In the text on capital punishment in the Jewish tradition, which events make the death penalty a matter of particular concern for everyone?

## Supplied text:

·····

Can Capital Punishment Ever Be Justified in the Jewish Tradition?

The Death Penalty and Moral Responsibility

Debate over the death penalty is of such practical import in our society that it would be irresponsible for me to simply report opinions regarding it in my own tradition. The import of this question requires responsible citizens in our by-now heterogeneous society, coming from their respective traditions, be they religious or secular, to at least suggest a judgment on the death penalty emerging from their tradition. A question of such immediate moral concern makes a greater and more specific claim on our judgment than any question only motivated by general curiosity. Indeed, merely reporting what one’s tradition has said about a current moral controversy, like the one concerning the death penalty, usually shows that same moral controversy can be found within his or her own tradition. As such, leaving the discussion at the merely descriptive level allows the reporter to evade responsibility for what the answer of his or her tradition ought to be for the question at hand here and now. At the descriptive level alone, one can get away with concluding that “some Jewish thinkers are in favor of the death penalty and others are opposed to it.”1 But that is hardly enough. In other words, the political implications of any public discussion of the death penalty are too significant for any such discussion to be left in such an irrelevant academic corner.
Moreover, even though the Jewish tradition I discuss here is only morally authoritative for us Jews, its wisdom can nonetheless provide guidance, even if only by suggestion, for those of other traditions. This is especially so when they discover analogous patterns of moral reasoning during a process of authentic multicultural dialogue. Out of this process of multilateral guidance could emerge a unilateral conclusion having real governance—that is, a theoretical conclusion leading to real political and even real legal results. Furthermore, in the process of becoming more normatively focused, such specific judgments, only tentative and suggestive at present, should still have some direct relevance to a particular situation or case of deep moral concern. It takes no stretch of the imagination at all to see the death penalty as a matter of such particular concern for us all due to the terrible events of September 11, 2001. Of course, even had these events not occurred, we would have other events on which to focus our particular concern. Nevertheless, the events of September 11 have very much eclipsed them.

·····

## Listed records:

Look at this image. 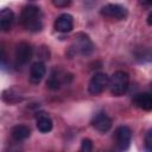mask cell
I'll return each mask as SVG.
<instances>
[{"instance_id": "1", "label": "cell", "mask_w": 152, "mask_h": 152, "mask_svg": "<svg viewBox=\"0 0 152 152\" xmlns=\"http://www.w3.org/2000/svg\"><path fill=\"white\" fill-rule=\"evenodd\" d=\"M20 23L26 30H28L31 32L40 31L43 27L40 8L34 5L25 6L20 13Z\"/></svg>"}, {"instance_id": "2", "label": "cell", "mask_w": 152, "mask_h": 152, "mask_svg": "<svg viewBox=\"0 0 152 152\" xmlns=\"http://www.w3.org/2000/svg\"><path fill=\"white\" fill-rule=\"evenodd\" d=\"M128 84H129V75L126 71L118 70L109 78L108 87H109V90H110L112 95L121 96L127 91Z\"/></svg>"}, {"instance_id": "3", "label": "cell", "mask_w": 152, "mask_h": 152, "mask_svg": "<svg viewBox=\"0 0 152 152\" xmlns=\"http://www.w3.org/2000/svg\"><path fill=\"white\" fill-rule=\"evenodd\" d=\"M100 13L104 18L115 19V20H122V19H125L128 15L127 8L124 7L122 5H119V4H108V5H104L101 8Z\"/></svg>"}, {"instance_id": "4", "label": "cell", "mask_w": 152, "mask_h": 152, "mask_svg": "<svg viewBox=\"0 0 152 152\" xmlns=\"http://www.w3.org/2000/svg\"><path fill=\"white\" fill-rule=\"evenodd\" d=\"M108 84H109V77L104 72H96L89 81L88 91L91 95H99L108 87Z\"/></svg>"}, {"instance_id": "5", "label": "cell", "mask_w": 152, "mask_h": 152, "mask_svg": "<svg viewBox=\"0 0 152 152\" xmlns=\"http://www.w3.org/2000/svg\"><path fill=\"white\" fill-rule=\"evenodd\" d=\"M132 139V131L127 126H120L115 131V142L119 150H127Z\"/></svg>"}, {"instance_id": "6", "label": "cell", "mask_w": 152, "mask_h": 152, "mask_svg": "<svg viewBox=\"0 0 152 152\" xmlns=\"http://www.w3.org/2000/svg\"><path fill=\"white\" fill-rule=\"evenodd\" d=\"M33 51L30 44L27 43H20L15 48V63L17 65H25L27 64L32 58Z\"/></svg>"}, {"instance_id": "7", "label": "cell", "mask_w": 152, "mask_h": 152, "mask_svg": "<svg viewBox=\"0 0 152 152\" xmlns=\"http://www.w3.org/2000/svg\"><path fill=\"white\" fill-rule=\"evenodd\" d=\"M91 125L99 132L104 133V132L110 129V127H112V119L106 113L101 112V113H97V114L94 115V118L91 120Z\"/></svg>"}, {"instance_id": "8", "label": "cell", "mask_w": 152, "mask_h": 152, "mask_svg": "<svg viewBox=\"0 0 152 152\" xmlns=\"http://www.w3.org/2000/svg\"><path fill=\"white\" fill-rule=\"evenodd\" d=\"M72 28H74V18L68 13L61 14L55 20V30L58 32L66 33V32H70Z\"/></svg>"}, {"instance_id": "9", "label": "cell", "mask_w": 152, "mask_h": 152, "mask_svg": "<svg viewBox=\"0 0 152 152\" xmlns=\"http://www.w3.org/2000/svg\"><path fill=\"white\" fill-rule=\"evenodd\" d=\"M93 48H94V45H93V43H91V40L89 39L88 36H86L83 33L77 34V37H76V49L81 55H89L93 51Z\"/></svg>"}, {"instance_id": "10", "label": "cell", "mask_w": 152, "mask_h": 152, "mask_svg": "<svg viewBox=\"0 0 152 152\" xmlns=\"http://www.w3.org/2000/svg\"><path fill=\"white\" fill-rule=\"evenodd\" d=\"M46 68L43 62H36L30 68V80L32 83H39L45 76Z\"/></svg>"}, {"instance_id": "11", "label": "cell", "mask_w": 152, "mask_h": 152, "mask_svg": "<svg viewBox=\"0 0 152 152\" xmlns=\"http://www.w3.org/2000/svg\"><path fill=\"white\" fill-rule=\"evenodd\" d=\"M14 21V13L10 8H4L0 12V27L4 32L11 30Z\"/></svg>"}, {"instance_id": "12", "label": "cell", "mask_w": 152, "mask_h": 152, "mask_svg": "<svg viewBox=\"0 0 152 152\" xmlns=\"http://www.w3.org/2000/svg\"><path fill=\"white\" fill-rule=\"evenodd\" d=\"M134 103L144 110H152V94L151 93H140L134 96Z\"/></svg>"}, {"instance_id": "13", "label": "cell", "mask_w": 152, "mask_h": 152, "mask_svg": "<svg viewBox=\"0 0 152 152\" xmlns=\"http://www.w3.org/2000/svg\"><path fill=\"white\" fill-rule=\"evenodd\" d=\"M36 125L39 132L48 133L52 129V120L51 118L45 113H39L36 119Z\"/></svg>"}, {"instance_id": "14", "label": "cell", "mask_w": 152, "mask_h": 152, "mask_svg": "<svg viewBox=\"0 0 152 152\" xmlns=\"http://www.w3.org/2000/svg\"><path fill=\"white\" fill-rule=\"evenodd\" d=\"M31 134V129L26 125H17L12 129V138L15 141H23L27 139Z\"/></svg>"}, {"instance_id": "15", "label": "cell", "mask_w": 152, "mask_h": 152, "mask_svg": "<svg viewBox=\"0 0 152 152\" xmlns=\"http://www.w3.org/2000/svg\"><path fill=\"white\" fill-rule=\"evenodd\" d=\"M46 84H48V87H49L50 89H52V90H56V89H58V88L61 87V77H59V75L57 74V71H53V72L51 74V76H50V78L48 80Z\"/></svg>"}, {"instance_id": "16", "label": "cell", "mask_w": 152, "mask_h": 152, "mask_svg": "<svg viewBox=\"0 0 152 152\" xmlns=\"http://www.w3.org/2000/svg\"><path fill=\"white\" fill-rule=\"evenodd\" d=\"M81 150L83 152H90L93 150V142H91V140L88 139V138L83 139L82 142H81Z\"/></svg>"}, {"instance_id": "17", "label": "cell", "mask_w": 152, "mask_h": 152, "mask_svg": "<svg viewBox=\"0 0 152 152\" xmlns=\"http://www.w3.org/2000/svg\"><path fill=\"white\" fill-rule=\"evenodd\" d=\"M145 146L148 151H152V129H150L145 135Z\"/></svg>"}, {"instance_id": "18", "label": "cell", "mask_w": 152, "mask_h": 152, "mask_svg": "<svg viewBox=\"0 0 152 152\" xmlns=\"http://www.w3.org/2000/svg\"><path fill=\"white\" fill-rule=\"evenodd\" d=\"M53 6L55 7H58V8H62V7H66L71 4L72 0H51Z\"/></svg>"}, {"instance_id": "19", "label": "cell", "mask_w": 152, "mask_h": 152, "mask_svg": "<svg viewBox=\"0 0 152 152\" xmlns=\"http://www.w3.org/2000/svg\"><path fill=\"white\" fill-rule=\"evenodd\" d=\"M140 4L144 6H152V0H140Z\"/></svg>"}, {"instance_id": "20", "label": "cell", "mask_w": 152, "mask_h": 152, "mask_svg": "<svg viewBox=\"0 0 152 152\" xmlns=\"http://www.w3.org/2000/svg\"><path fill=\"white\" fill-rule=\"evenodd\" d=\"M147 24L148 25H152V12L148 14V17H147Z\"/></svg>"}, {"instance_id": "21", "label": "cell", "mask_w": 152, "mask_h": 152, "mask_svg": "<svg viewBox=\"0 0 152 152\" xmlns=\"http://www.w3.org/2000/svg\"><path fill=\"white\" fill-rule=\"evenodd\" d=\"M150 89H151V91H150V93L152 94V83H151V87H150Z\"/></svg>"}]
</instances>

·····

## Solution to this task:
The terrible events of September 11, 2001.